Despite the fact that competitors are putting all their best in coming up with a great competitor for iPhone, iPad and MacBook Air, Apple does not back down and does not waste time. The company has recently paid $390 million for Israel’s Anobit, a flash memory drive manufacturer.
Although companies involved in the deal have declined to comment on the price, the transaction has been revealed by the media since December. Back then, Israeli newspaper Calcalist wrote that Apple and Anobit were negotiating the deal.
In fact, on December 20, Israel’s prime minister’s office welcomed Apple to the country with a message posted on Twitter. “Welcome to Israel, Apple Inc. on your 1st acquisition here. I’m certain that you’ll benefit from the fruit of the Israeli knowledge” the post said.
With the deal already known in the media, Apple did not came forward with a confirmation until January 10. However, as stated by two Anobit shareholders it seems that Apple has signed the agreement on January 6. As stated by Calcalist, the initial price was rumored to be $500 million, but Apple managed to buy the Israeli manufacturer for only $390 million.
Steve Dowling, spokesman for Cupertino, California-based Apple, said that the company “buys smaller technology companies from time to time and we generally do not discuss our purpose or plans”.

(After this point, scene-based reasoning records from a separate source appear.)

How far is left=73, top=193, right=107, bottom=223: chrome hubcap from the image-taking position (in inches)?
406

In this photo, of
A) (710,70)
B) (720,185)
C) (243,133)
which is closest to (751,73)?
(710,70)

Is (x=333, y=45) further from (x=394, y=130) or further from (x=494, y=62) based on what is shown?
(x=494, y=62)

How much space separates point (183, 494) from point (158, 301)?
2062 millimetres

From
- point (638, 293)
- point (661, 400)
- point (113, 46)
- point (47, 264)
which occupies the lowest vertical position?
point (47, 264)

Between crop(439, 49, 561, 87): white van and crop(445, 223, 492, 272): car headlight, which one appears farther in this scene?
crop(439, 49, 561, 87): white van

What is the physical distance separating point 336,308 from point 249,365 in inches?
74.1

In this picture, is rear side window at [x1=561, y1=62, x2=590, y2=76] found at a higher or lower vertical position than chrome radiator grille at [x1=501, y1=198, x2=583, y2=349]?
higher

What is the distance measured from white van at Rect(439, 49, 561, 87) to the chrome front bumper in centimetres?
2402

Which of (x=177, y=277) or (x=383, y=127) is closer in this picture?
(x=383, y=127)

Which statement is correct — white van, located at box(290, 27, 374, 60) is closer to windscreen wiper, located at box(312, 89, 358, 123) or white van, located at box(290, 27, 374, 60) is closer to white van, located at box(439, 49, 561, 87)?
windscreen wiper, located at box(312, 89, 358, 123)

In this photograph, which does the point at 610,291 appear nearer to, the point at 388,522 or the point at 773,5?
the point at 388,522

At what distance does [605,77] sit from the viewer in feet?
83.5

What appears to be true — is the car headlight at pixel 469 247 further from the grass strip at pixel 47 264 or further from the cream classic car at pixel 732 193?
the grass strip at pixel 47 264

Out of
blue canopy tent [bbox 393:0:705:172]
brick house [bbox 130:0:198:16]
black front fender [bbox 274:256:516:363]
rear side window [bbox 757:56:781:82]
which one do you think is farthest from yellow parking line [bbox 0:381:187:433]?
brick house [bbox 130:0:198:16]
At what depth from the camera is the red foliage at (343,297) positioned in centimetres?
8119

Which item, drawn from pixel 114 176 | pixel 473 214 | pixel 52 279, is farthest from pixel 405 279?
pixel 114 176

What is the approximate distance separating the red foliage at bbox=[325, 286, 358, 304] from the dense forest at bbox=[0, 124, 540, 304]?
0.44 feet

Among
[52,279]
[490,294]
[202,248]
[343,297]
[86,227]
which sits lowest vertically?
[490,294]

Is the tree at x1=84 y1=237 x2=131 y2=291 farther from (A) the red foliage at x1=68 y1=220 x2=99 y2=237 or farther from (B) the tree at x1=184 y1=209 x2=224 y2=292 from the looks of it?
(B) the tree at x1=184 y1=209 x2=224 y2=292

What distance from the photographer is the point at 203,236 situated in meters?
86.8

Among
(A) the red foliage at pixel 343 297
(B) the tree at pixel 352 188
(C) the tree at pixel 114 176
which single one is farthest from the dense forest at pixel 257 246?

Buying Anobit is, on top of everything, an important step for Apple as it has secured an essential component for its iPhone and iPad. Anobit is a manufacturer that specializes in making high-performance controllers integrated in products such as iPhone and iPad to maximize memory capabilities.
Bloomberg writes that although Apple isn’t making “multi-billion-dollar acquisitions like rivals such as Hewlett Packard, Microsoft or Google”, it is however looking for “mall acquisitions of privately-held companies that can bring in new employees or technology to be integrated” into its products.
Koby Simana, head of the Israel Venture Capital Research Center in Tel Aviv, told Bloomberg: “The acquisition is further proof that Israel’s innovation overcomes boundaries and that the semiconductors industry is an innovative and leading field in Israel”. He expects 2012 to be a good year for mergers and acquisitions in the industry because these are “a central cash flow channel for technology investors”.